The tools developed through this project will be deployed for extensive experimentation in a campus network as well in a widely-used platform in order to evaluate and improve their performance and operational capabilities. The tools will be made openly available to the research community and will be designed for lightweight operation on a variety of target computing platforms and thus be broadly deployable. Best-practices documentation will be created and published in order to facilitate optimal use of the tools and algorithms developed through our research.

This page exists to document progress toward the goals of this project.

Acknowledgment

I gratefully acknowledge support from the National Science Foundation for this project (grant number 1814537, titled “NeTS: Small: RUI: Automating Active Measurement Metadata Collection and Analysis “). All opinions and findings are those of the author and do not necessarily reflect the views of the NSF.


Posts


SoMeta updates and current work

03 Aug 2021

SoMeta has been enhanced to provide a new configuration mechanism through a simple yaml configuration. Configuring through a yaml file makes SoMeta more easily automated since config templates can be created and filled in as needed by a variety of automation tools. Internally, we’ve completely moved to using SoMeta in this arrangement. An example config file is provided in SoMeta’s Github repo.

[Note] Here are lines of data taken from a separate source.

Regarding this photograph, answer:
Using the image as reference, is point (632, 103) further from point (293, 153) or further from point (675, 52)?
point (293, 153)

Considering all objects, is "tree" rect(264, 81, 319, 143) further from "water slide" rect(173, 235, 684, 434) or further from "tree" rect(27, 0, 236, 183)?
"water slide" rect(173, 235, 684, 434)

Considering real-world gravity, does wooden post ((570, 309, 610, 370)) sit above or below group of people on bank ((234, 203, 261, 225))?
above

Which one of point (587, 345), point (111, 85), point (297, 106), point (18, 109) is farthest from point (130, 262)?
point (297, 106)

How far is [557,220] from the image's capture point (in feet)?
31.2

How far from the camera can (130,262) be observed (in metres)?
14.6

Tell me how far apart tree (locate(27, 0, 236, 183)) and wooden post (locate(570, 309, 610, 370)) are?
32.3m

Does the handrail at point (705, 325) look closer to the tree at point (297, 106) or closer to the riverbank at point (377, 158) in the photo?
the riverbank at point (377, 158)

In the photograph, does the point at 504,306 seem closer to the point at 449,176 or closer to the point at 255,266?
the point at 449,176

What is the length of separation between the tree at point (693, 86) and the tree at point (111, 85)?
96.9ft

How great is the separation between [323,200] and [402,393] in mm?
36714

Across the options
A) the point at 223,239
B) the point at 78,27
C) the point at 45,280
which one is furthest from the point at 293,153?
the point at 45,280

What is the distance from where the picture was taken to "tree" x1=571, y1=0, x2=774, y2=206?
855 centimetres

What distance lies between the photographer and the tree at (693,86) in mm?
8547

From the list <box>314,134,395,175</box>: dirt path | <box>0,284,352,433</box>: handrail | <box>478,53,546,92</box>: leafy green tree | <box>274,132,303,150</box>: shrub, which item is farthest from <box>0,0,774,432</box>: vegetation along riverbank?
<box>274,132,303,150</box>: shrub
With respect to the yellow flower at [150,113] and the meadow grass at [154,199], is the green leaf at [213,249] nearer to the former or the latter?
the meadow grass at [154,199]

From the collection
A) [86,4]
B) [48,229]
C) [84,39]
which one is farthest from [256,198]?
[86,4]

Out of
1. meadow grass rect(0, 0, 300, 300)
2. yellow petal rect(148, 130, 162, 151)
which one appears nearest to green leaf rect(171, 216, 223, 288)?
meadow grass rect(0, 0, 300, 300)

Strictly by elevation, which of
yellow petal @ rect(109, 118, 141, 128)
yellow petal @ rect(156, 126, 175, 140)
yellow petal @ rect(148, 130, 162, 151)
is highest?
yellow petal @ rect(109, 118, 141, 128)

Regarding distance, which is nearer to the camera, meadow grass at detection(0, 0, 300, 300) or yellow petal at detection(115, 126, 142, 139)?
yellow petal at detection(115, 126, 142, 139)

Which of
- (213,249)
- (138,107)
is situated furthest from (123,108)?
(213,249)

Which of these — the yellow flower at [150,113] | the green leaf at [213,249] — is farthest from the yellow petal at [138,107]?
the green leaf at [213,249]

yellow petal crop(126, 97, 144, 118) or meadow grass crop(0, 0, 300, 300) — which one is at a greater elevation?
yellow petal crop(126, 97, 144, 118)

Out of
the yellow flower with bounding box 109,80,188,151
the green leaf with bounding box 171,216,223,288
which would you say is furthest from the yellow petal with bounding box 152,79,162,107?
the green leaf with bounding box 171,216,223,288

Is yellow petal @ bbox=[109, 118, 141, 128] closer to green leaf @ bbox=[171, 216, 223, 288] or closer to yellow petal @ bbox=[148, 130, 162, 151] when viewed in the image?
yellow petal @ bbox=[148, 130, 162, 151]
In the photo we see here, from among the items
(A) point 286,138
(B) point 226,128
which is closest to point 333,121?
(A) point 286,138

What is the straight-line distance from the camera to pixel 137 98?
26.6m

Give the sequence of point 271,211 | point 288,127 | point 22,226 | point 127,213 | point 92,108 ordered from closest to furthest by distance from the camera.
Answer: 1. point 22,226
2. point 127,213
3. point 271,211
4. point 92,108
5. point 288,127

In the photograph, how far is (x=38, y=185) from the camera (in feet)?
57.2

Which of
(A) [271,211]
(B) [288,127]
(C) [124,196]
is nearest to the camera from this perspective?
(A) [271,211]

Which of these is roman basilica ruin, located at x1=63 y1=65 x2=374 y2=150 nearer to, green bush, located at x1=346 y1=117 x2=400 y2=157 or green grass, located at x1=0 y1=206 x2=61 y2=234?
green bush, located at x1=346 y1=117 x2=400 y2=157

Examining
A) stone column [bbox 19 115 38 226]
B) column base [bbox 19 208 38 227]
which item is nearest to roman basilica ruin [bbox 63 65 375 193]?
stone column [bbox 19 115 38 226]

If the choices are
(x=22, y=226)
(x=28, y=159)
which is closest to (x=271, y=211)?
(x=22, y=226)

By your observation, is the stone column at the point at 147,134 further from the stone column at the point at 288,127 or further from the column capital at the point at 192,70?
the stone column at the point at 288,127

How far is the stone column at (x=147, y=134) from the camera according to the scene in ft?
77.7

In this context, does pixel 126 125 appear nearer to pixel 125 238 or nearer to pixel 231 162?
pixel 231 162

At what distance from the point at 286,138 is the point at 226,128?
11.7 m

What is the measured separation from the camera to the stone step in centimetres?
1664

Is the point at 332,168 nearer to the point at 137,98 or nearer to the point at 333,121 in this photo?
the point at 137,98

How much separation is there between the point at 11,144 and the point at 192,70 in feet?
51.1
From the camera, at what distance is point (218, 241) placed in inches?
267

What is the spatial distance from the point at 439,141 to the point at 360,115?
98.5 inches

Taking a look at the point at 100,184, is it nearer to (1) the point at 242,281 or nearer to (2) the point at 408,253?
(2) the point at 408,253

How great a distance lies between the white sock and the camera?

A minor update to the user-contributed ss monitor to enable user-specified command-line options for the Linux /bin/ss tool instead of hard-coding them in the binary. The ss monitor is on its way to obsolescence anyway, as have also created a new cmdlinetool monitor that generalizes (and thus subsumes) the functionality of the ss monitor. Moreover, the ss monitor was Linux-only, but the new command-line tool monitor does not have any restriction regarding build OS.

Building on what we’ve learned with SoMeta and ELF, we are pursuing three inter-related goals: (1) examining throughput measurement methods and their strengths and weaknesses, (2) examining a new model-based latency filtering technique based on the Kalman filter and a fluid queue model, and (3) examining noise introduced by rate limiting and “slow” host processing on ICMP time exceeded responses from intermediate routers. Given our experiences with SoMeta and ELF, we are optimistic about gaining new insights into the behavior and performance of throughput measurement tools such as MLab’s NDT, Ookla Speedtest, Netflix’s FAST and perhaps others (e.g., librespeed). Other researchers have examined differences between throughput measurement tools, but not alongside metadata collection methods like those we have developed. We will be doing this study while using and enhancing SoMeta and ELF over the coming year.


back to the post index


ELF: eBPF telemetry framework

30 Jul 2021

The SoMeta tool as originally developed in this project was designed for certain types of measurement processes, in particular rather low-rate, periodic network measurements. Some network measurement processes, e.g., throughput measurement methods, were not a very good fit for our approach. For example, with throughput measurement, the packet streams may be emitted to multiple endpoints (e.g., as is done with Netflix’s FAST), or there may be multiple packet streams emitted in parallel (many tools do this), and those streams may be subject to in-network load balancing. So if we want to know which (layer 3) network paths were traversed by the throughput measurement packet streams, the original SoMeta tool couldn’t help. It also couldn’t help if we wanted to try to understand whether the throughput limitation was due to in-network congestion or due to an end-host constraint. These issues are incredibly important in efforts to characterize broadband deployments (e.g., the US FCC’s Measuring Broadband America) and for customers to ensure that they are getting what they pay for, as well as for holding service providers to account for the actual service they deliver.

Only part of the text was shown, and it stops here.